LibreHealth has its website with the section dedicated to the Toolkit. LibreHealth projects aim at improving and simplifying medical record systems in healthcare facilities and creating traceable medical records that are easy to use. It is open-source so everyone interested in the project can contribute. I think that it is great to be among people who create something you use at work, to be able to discuss how features are implemented and propose something new. I especially liked one of the taglines of LibreHealth that states “LibreHealth is driven by real needs of patients and last-mile clinicians who want to improve health and health service delivery”. I understood that I want to be a part of it.
I live in Ukraine and the medical system here is far from perfect. Many hospitals lack equipment, especially those in smaller towns and villages. Such record systems as developed by the LibreHealth team could make processes easier but it’s long till it can be implemented here. However, I hope that at least some hospitals in my country could also use modern record systems instead of old-fashioned piles of paper journals.

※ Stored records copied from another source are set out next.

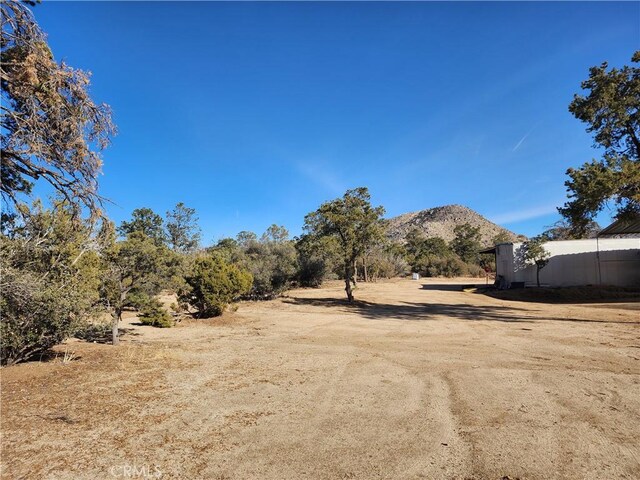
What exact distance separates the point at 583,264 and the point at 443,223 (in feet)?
247

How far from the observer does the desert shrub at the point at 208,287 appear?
15047 millimetres

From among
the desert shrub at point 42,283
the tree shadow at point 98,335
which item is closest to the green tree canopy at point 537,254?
the tree shadow at point 98,335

So what exactly is LibreHealth Toolkit?
It is an API (set of calls that allow users to interact with your code) for a set of healthcare record systems. The project is developed by the community interested in using and enhancing it. You can build applications based on the toolkit that will function according to your needs. The idea of the project is that it is universal and can be used in any kind of medical facility: from large clinics to small hospitals in remote locations. One of the advantages is that Toolkit can run on the most popular operating systems and platforms. It means that you don’t have to switch for example from Windows to Linux or OSX and can continue using the platform you are used. What I find one of the most attractive things is that Toolkit supports many popular languages so people who are not native English speakers can use it in their language.
LibreHealth project is hosted on GitLab. You can submit an issue or start a discussion if you want to take part in its development. There is also an option to donate money to the project available on the main website.
To sum up, there are several things I liked most about working with the LibreHealth community:

  • it is open to new people and friendly
  • you get encouragement for every effort
  • you feel that you are doing something valuable for society.